====== Data extract

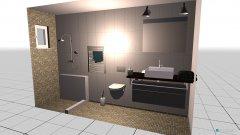 Raumgestaltung Mosaik Fliesen + WEISS in der Kategorie Badezimmer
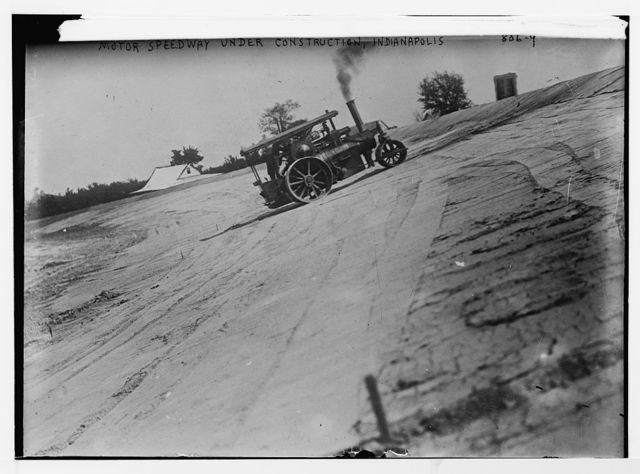 Speedway under construction, roller on track, Indianapolis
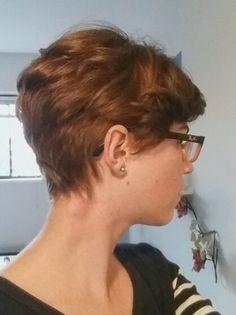 textured pixie cut | long undercut, wispy at nape
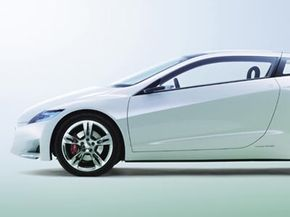 The Honda CR-Z combines engine elements from the Civic and the Insight to make a unique and efficient hybrid.
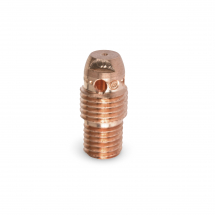 WELDCRAFT COLLET BODY 2.4MM 3/32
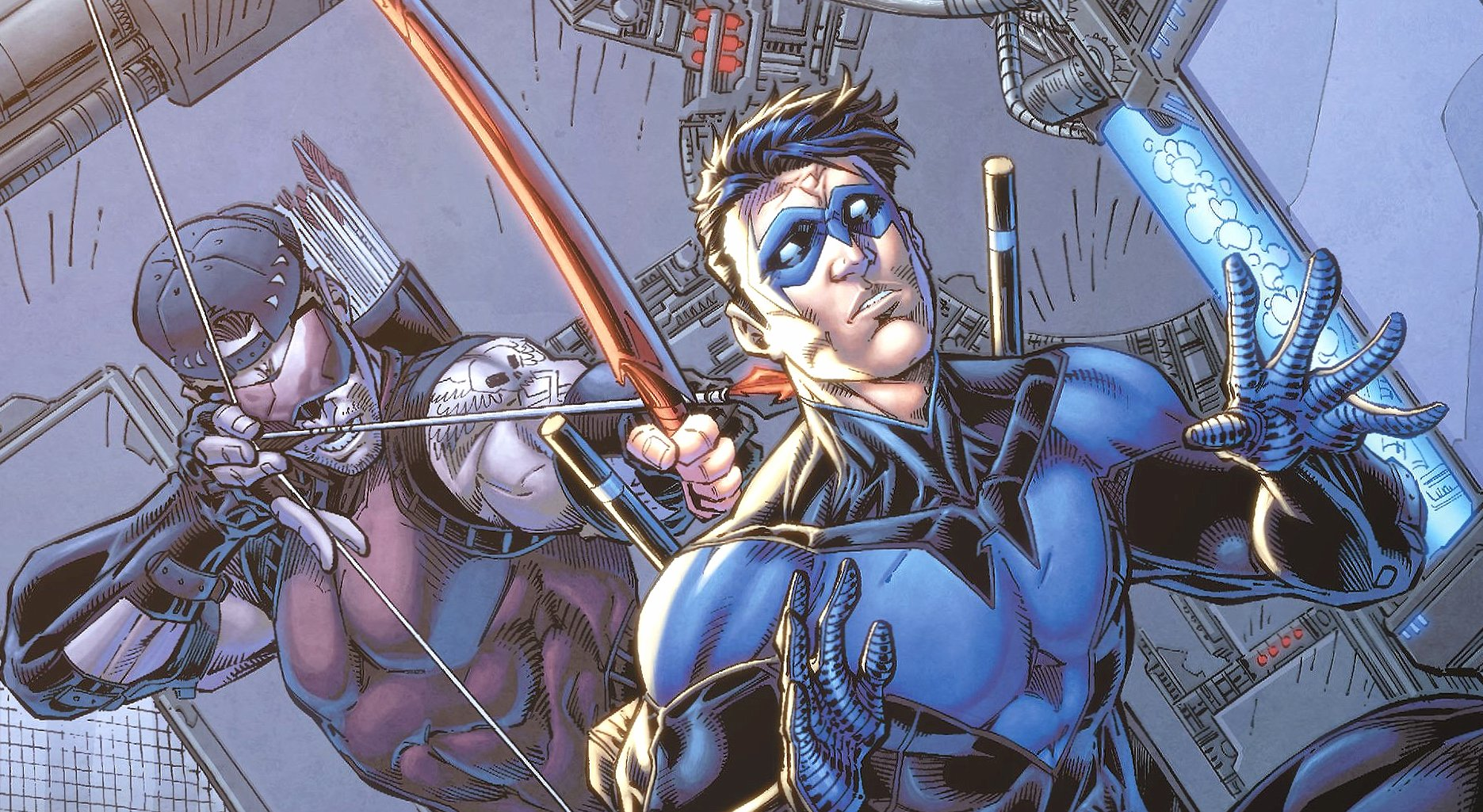 Nightwing wallpapers HD quality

============

Exercise details: Send back the data above verbatim, leaving out its pictures.

Solution for this exercise:
 Raumgestaltung Mosaik Fliesen + WEISS in der Kategorie Badezimmer
 Speedway under construction, roller on track, Indianapolis
 textured pixie cut | long undercut, wispy at nape
 The Honda CR-Z combines engine elements from the Civic and the Insight to make a unique and efficient hybrid.
 WELDCRAFT COLLET BODY 2.4MM 3/32
 Nightwing wallpapers HD quality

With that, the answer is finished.